§ READING PASSAGE
%%

It still grows 22% YoY, renews 98% of its revenue, and now trades at a PEG of 1 suggesting fair valuation looking at PE divided by expected earnings growth. That is historically cheap for a company that the market never used to let you touch at a fair price. The selloff treated it as if AI were about to hollow it out. I think the market read that backwards.
Last week, I argued SaaS isn't dead. ServiceNow is my first buy on that thesis, and the cleanest version of it.
The bet in one line: when AI agents do the actual work, the systems that own the records, enforce the rules, and keep the receipt are where that work has to land. ServiceNow owns that layer for IT, HR, customer service, and security inside the world's biggest companies.
I put the first position at around $106. Here's why this name, and the one number that decides whether the bet is right.
And before we get into it - you can see my full portfolio right here, including my move on this stock and which crypto tokens I hold (and why). It’s all in Milk Road PRO and will only cost you a buck for a quick trial (you can cancel anytime).
WHAT IS SERVICENOW
Let’s start with what it actually is, because the company’s name doesn’t really tell you anything.
ServiceNow provides the ticket routing and infrastructure for large companies: the IT requests, HR cases, customer-service tickets, and security incidents that move work through a big organization. Something happens ("my laptop's dead," "onboard the new hire," "this customer is furious," "we've been breached"), and ServiceNow turns it into a job that gets tracked, routed to the right person, approved, logged, and actually closed. Not a chat about the work. The work itself, with a record of who did it and whether they were allowed to.

%%

§ TASK BRIEF
Resume the ServiceNow investment piece after its last sentence, keeping its voice.

§ ENTRIES SHOWN
%%

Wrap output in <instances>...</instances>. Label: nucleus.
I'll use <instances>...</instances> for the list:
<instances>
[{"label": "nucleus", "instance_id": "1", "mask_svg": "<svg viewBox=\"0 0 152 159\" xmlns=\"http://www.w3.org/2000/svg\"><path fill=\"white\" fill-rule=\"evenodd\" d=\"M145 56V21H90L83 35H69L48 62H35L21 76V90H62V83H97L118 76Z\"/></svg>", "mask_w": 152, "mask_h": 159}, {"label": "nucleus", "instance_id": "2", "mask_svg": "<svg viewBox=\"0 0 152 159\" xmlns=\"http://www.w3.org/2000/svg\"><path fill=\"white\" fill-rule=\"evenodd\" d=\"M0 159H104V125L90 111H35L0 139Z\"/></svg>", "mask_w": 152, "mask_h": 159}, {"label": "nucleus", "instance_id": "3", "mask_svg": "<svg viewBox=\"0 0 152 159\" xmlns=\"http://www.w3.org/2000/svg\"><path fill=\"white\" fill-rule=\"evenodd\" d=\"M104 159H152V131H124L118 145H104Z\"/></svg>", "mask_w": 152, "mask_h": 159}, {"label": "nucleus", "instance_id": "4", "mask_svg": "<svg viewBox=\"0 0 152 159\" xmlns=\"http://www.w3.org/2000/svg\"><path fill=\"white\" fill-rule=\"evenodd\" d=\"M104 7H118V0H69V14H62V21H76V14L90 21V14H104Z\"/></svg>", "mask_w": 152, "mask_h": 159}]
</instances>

%%

§ OUTPUT
It does this for one department after another, all on a single system. An enterprise customer usually comes in through their IT needs, then switches the same machine on for HR, then customer service, then security. Different jobs, same system underneath.
ServiceNow owns the record, enforces the rules, and keeps the receipt. That makes it different from a simple information interface, the kind of software an agent eats the moment it can read the database directly. While basic interfaces are vulnerable to being bypassed by AI, ServiceNow’s role in securing and routing complex workflows creates a critical layer of oversight and trust that simple automation cannot easily replace.
They already have a great system with tons of customers… but like all SaaS companies, their fate will be decided by how well they can incorporate AI into their product and fend off competitors.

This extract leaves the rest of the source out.